The openness of the “DH Specialist” title points to how eclectic my day-to-day responsibilities were. One day I might consult with the Persian language specialists about the best platform for sharing our multi-directional, multi-script project. The next I might work with undergrad research assistants to translate the OPENN-compliant metadata structure into one that would be compatible with Wax minicomp. The next I might collaborate with Professor Robb on a workflow for integrating HTML-compliant tags into existing Persian letter translations, transcriptions, and transliterations. Every obligation to troubleshoot, every puzzle in need of solving promised a new DH lesson and invigorating teamwork.

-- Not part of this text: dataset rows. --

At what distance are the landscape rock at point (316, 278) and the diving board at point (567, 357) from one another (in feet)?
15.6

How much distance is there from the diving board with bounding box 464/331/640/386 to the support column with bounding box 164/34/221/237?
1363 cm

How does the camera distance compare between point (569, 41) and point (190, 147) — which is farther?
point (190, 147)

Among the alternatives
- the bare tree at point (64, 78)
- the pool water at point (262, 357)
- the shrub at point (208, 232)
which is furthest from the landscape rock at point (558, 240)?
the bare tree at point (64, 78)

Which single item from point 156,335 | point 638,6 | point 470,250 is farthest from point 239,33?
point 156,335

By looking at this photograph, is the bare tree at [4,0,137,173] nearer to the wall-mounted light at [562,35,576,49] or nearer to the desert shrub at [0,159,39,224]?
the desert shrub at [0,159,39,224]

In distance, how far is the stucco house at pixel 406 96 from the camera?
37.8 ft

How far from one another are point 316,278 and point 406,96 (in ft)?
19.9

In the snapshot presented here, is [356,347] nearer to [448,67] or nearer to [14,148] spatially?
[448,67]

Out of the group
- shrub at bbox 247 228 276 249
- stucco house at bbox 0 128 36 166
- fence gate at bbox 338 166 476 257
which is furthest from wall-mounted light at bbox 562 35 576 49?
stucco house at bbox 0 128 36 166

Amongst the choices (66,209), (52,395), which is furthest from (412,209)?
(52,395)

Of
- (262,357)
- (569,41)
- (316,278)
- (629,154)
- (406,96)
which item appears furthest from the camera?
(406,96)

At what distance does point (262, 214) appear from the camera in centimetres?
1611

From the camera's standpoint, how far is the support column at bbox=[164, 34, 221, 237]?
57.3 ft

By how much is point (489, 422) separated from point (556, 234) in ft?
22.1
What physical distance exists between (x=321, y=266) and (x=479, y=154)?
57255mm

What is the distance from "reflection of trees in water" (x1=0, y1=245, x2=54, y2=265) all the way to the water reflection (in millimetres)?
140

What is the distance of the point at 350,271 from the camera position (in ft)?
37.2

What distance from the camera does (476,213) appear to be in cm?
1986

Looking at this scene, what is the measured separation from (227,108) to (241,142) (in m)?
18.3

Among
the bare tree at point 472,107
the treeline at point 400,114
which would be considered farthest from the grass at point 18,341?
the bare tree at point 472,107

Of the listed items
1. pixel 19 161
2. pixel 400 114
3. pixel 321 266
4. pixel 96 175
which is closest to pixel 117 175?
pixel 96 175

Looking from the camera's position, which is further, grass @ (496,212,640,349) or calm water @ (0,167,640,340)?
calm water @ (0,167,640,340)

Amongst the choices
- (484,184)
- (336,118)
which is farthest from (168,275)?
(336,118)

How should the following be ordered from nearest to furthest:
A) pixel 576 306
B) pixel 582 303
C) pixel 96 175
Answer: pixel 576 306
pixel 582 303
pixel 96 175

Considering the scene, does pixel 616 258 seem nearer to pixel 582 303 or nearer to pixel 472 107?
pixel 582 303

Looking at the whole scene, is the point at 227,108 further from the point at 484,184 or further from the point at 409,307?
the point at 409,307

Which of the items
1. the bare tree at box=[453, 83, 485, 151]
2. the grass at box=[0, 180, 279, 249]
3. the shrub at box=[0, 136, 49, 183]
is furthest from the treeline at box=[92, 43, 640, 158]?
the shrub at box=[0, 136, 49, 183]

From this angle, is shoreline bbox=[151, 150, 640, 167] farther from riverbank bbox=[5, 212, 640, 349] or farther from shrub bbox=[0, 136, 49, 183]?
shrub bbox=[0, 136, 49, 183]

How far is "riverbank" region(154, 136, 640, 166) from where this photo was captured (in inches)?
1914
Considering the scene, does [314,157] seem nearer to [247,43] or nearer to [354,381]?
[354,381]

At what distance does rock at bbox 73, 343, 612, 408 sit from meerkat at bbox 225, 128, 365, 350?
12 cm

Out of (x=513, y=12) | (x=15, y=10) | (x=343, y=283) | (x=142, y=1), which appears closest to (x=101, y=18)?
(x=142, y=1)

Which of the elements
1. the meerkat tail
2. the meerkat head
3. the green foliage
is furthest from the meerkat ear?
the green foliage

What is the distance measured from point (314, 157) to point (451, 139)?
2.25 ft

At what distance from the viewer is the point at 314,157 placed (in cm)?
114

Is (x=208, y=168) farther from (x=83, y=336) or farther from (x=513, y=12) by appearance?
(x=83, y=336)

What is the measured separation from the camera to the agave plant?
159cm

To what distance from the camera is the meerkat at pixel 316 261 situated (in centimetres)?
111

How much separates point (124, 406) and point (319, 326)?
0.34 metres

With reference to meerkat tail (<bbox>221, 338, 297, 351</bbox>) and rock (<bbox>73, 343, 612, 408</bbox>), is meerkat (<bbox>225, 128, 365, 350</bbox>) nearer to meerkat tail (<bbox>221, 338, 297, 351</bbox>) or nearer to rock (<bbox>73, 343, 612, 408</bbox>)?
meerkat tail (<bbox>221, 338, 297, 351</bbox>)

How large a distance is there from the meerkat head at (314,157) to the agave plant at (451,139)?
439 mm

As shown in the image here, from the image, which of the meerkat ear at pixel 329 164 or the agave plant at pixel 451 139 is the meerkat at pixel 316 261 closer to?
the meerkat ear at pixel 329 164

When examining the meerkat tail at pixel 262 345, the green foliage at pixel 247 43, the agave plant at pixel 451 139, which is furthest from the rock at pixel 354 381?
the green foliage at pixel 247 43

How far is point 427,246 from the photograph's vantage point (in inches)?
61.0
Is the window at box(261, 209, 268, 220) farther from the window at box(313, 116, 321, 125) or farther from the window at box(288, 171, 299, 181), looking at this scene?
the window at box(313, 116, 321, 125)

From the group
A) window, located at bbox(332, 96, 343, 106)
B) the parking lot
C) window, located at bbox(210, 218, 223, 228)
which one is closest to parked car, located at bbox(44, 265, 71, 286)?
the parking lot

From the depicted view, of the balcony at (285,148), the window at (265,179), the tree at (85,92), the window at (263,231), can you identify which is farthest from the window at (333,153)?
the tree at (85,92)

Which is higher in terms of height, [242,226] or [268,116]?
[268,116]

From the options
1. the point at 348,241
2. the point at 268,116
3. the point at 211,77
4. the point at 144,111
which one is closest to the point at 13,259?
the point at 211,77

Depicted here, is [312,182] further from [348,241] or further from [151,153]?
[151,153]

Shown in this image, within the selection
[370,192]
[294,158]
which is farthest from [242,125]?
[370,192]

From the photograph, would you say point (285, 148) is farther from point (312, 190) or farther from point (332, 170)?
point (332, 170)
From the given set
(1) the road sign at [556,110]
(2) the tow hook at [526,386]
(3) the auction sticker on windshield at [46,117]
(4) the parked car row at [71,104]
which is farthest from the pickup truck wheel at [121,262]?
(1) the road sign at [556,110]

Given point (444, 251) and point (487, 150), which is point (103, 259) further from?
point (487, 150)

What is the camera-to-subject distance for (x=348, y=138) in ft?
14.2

This experience would have been fractionally enriching had I undertaken it alone. The Price Lab, especially Cassandra Hradil, J.D. Porter and Jenn Garcon, were instrumental throughout this process. Cassandra’s crash-course in web design, user experience, and the nuts-and-bolts of Figma saved me countless hours of hard learning. And the excitement she infused into design made the slow, meticulous process of fiddling with aesthetics—an activity I previously dreaded—stimulating. And as we ran into problems with our metadata structure, J.D.’s elegant and clear instruction on best practices for metadata guided us like a reassuring flashlight on a foggy, eddy-laden lake. And none of this work would have possible without Jenn Garcon’s mentorship earlier in the summer. From our workflow, to building a test Wax site, to small but vital tips and tricks for working with Wax, Jenn’s handprints are all over the most effective aspects of Unstable Archives. And this is to say nothing of the shared small laughs (and confused looks) that made every meeting delightful.

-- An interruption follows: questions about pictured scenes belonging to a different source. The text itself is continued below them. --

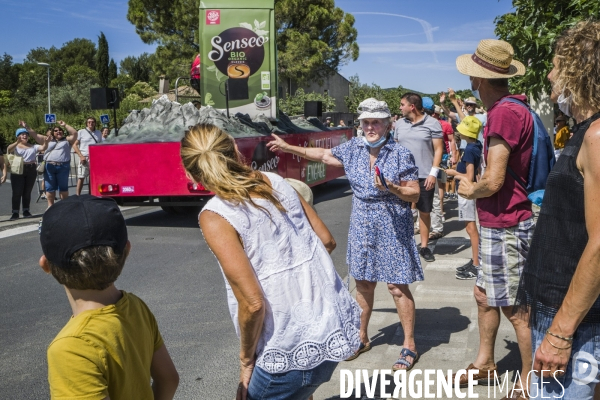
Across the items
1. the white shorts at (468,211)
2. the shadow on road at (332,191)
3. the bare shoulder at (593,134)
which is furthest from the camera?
the shadow on road at (332,191)

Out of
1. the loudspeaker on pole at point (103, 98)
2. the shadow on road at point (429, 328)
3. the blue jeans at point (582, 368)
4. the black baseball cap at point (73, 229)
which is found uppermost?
the loudspeaker on pole at point (103, 98)

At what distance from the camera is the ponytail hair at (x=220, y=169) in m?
2.35

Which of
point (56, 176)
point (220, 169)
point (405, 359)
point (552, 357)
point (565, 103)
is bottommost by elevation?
point (405, 359)

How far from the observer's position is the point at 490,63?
3.70 meters

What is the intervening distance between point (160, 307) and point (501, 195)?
366cm

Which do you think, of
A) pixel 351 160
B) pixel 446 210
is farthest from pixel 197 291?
pixel 446 210

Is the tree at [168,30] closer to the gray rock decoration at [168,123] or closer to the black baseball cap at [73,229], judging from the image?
the gray rock decoration at [168,123]

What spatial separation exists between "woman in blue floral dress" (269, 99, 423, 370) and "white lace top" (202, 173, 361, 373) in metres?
1.90

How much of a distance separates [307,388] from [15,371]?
304 centimetres

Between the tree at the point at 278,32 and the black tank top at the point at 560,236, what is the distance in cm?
3909

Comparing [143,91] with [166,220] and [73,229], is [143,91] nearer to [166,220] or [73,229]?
[166,220]

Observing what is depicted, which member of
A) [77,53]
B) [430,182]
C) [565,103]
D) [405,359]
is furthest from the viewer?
[77,53]

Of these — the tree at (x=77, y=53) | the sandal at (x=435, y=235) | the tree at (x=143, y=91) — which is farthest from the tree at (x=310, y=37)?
the tree at (x=77, y=53)

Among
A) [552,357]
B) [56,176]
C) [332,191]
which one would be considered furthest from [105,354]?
[332,191]
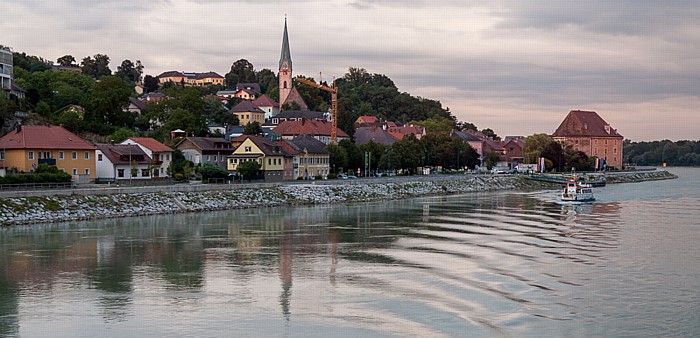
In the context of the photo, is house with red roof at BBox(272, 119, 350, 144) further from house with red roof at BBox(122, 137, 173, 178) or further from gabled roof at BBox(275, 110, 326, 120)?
house with red roof at BBox(122, 137, 173, 178)

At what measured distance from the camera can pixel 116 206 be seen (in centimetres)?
4266

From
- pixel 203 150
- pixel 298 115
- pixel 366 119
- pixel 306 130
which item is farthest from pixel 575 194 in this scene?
pixel 366 119

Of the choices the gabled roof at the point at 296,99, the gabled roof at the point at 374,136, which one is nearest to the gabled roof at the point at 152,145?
the gabled roof at the point at 374,136

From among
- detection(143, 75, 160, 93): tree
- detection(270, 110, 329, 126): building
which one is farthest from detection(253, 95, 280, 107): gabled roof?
detection(143, 75, 160, 93): tree

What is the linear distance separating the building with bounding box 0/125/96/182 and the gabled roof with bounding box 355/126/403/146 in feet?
147

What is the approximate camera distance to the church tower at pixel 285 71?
127688 mm

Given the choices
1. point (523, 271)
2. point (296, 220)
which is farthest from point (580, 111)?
point (523, 271)

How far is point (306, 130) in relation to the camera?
87.3m

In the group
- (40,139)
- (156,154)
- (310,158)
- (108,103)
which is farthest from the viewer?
(310,158)

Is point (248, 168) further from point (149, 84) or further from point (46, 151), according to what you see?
point (149, 84)

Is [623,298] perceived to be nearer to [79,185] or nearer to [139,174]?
[79,185]

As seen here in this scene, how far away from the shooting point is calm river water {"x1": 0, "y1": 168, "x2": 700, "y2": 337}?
18719 mm

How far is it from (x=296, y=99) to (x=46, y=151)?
242 feet

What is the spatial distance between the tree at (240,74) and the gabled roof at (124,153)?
106579mm
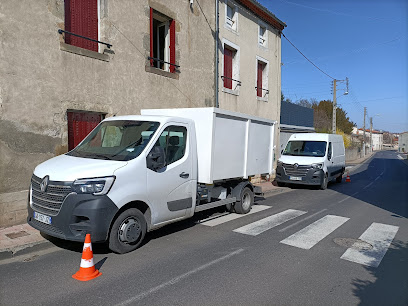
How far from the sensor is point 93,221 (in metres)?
4.13

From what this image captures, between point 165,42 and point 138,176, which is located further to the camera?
point 165,42

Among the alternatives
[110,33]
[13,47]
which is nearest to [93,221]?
[13,47]

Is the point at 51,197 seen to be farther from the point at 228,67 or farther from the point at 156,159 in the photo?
the point at 228,67

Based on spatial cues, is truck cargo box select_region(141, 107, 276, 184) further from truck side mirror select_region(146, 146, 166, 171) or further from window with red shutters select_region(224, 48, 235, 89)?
window with red shutters select_region(224, 48, 235, 89)

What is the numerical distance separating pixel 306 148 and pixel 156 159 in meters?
9.77

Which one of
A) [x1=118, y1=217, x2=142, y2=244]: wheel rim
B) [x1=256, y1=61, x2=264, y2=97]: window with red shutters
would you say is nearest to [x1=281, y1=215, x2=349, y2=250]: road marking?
[x1=118, y1=217, x2=142, y2=244]: wheel rim

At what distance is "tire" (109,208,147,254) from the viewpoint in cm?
444

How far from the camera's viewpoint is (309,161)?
12.1 metres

Amidst a doctoral process that so often emphasizes isolated labor, the Price Lab’s structuring of DH work reminded me about the joy and productivity inherent in working with others. There are political, economic, and institutional dimensions to this all, of course. Good collaboration makes labor visible, counters the ‘genius-man, epochal monograph’ standard of the academy, and is a key value for making a more humane academy. This summer, I also discovered that collaboration may be a palliative for some of the embodied challenges brought on by the pandemic. As I transition to dissertation fieldwork and Unstable Archives goes into hibernation until the next break, I’m grateful for this summer. I’m grateful to the Price Lab, Professor Robb, and my many colleagues for their energy and care. And, most of all, I’m eager to direct these new skills and experiences into projects that are ever more reparative, critical, and impactful.
Max Dugan (he/him) is a doctoral candidate in the Department of Religious Studies at the University of Pennsylvania specializing in Islam. His research focuses on Islamic materiality in the twenty-first century, especially in North America. Max’s dissertation project examines Islamic tattooing and Halal consumption using a combination of ethnographic methods and digital humanities.